_Quoted text_
#####

The constraint information: name, dual values, value, relation and bound are described in columns E, F, G, H and I respectively. The dual variables for constraints are usually called the shadow prices. It is filled by the Jensen LP/IP Solver add-in. The constraint data is arranged by columns.

The constraint coefficients are stored in a matrix with rows representing constraints and columns representing variables. This is an efficient representation when the constraint matrix is dense (most coefficients are not equal to zero). In many practical instances, constraint matrices are sparse where most coefficients are zero. The sample problem is small, but practical problems may have many hundreds (or thousands) of variables and many hundreds of constraints. Although the solution of very large problems is beyond our add-ins, it is not unlikely that problems may have a few hundreds of variables and several dozens of constraints. Then the matrix format is very inconvenient. The matrix is a vast expanse on the worksheet and the user may have a tough time entering and checking the data for even moderately sized problems.

Older versions of Excel are limited to 256 columns. Since the variables are arranged by columns, this automatically limits the model size to about 250 variables. This limitation is not so great for Excel 2007 and later versions because these allow many more columns.

 The Dual Tableau Format

 The dual tableau format is the transpose of the tableau format. Here constraints have the row orientation while variables have the column orientation. The constraint coefficient matrix as also transposed. For most problems, the number of variables is much greater than the number of constraints. When models are limited to 256 columns, the dual tableau representation is preferred for problems with more than 250 variables.

#####

_Records_
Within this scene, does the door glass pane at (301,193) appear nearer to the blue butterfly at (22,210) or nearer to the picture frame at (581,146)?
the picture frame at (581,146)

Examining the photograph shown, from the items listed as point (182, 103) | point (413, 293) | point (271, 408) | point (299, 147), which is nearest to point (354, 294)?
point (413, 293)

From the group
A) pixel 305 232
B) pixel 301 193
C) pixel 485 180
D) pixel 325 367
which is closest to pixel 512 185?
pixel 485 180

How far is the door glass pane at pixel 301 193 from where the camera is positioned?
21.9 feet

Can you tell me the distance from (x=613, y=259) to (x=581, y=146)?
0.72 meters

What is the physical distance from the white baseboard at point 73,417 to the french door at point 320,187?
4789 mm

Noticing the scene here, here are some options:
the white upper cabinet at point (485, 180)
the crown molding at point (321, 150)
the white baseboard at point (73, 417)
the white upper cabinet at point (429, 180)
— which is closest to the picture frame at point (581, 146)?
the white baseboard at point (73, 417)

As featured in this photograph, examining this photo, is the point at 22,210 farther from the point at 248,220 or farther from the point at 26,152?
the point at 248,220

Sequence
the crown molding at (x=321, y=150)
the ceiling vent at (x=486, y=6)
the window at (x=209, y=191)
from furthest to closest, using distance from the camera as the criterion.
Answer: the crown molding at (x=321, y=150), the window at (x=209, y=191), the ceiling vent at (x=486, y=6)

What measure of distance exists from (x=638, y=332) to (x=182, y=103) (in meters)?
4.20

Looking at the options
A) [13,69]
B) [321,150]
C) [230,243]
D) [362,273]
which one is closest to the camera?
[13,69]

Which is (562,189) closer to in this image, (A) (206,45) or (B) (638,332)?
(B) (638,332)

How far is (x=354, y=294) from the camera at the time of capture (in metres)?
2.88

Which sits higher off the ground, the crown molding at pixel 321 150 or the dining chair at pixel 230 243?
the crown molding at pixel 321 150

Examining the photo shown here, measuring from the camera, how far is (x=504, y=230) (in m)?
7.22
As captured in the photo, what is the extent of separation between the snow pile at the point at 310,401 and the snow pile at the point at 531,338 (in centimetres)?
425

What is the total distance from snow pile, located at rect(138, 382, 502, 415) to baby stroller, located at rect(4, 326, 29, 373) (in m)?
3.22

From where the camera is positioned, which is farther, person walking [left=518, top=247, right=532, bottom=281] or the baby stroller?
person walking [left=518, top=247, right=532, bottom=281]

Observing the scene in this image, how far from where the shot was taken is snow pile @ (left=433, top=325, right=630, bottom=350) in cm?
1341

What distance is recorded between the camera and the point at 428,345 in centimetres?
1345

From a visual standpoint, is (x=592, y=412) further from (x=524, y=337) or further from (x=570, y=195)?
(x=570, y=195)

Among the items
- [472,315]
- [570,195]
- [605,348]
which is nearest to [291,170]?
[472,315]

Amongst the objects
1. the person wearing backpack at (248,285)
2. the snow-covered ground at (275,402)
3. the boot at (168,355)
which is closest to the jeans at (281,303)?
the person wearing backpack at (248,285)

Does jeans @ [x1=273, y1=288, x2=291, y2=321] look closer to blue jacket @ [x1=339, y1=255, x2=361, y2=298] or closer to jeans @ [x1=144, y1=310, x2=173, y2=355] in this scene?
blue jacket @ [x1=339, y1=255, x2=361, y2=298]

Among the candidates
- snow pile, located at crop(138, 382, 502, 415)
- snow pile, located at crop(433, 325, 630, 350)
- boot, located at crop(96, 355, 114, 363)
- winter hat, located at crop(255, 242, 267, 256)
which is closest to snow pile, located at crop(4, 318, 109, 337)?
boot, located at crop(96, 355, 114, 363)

#####

_Jobs_
a) According to the linear programming layout text, why do older versions of Excel limit a model to about 250 variables?
b) Answer these from the linear programming layout text:
(i) What are the dual variables for constraints usually called?
(ii) In which columns are the constraint name, dual values, value, relation and bound described?
(iii) Of which format is the dual tableau format the transpose?
Answer from the linear programming layout text alone, not the data.

_Results by task_
a) Older versions of Excel allow only 256 columns, and the variables are arranged by columns. That caps the model at about 250 variables.

b)
(i) Shadow prices.
(ii) Columns E, F, G, H and I.
(iii) The tableau format.